● **What you are asked to do**
What is needed here is every record, retyped without any change.

++++++++++

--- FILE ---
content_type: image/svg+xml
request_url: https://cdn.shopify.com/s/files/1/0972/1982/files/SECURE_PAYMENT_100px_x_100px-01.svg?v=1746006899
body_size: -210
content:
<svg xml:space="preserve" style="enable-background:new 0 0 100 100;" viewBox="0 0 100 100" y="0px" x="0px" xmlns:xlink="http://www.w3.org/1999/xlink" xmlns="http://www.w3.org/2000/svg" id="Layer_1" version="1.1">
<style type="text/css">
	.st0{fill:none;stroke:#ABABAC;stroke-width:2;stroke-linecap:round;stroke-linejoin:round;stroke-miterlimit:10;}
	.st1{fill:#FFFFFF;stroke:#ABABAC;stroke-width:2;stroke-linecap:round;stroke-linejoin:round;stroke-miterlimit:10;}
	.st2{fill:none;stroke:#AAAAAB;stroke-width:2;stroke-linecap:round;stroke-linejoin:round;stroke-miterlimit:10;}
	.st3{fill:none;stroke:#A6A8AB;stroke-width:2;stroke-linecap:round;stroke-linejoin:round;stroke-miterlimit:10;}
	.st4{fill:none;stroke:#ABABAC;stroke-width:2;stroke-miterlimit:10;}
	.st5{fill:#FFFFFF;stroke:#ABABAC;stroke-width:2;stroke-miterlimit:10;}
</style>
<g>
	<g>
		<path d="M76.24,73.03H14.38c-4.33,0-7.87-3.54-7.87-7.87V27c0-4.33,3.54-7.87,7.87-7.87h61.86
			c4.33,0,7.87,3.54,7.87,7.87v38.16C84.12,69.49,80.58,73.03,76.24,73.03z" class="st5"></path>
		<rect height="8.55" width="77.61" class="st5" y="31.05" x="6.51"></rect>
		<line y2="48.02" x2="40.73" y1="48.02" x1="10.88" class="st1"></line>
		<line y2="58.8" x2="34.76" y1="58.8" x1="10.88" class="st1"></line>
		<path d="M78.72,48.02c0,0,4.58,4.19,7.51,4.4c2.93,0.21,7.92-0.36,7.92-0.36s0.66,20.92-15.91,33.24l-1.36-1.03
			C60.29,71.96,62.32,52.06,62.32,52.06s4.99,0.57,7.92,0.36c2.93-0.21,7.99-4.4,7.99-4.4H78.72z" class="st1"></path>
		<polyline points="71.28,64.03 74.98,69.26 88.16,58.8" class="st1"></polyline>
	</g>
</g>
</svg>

++++++++++

● **Reply to the exercise**
--- FILE ---
content_type: image/svg+xml
request_url: https://cdn.shopify.com/s/files/1/0972/1982/files/SECURE_PAYMENT_100px_x_100px-01.svg?v=1746006899
body_size: -210
content:
<svg xml:space="preserve" style="enable-background:new 0 0 100 100;" viewBox="0 0 100 100" y="0px" x="0px" xmlns:xlink="http://www.w3.org/1999/xlink" xmlns="http://www.w3.org/2000/svg" id="Layer_1" version="1.1">
<style type="text/css">
	.st0{fill:none;stroke:#ABABAC;stroke-width:2;stroke-linecap:round;stroke-linejoin:round;stroke-miterlimit:10;}
	.st1{fill:#FFFFFF;stroke:#ABABAC;stroke-width:2;stroke-linecap:round;stroke-linejoin:round;stroke-miterlimit:10;}
	.st2{fill:none;stroke:#AAAAAB;stroke-width:2;stroke-linecap:round;stroke-linejoin:round;stroke-miterlimit:10;}
	.st3{fill:none;stroke:#A6A8AB;stroke-width:2;stroke-linecap:round;stroke-linejoin:round;stroke-miterlimit:10;}
	.st4{fill:none;stroke:#ABABAC;stroke-width:2;stroke-miterlimit:10;}
	.st5{fill:#FFFFFF;stroke:#ABABAC;stroke-width:2;stroke-miterlimit:10;}
</style>
<g>
	<g>
		<path d="M76.24,73.03H14.38c-4.33,0-7.87-3.54-7.87-7.87V27c0-4.33,3.54-7.87,7.87-7.87h61.86
			c4.33,0,7.87,3.54,7.87,7.87v38.16C84.12,69.49,80.58,73.03,76.24,73.03z" class="st5"></path>
		<rect height="8.55" width="77.61" class="st5" y="31.05" x="6.51"></rect>
		<line y2="48.02" x2="40.73" y1="48.02" x1="10.88" class="st1"></line>
		<line y2="58.8" x2="34.76" y1="58.8" x1="10.88" class="st1"></line>
		<path d="M78.72,48.02c0,0,4.58,4.19,7.51,4.4c2.93,0.21,7.92-0.36,7.92-0.36s0.66,20.92-15.91,33.24l-1.36-1.03
			C60.29,71.96,62.32,52.06,62.32,52.06s4.99,0.57,7.92,0.36c2.93-0.21,7.99-4.4,7.99-4.4H78.72z" class="st1"></path>
		<polyline points="71.28,64.03 74.98,69.26 88.16,58.8" class="st1"></polyline>
	</g>
</g>
</svg>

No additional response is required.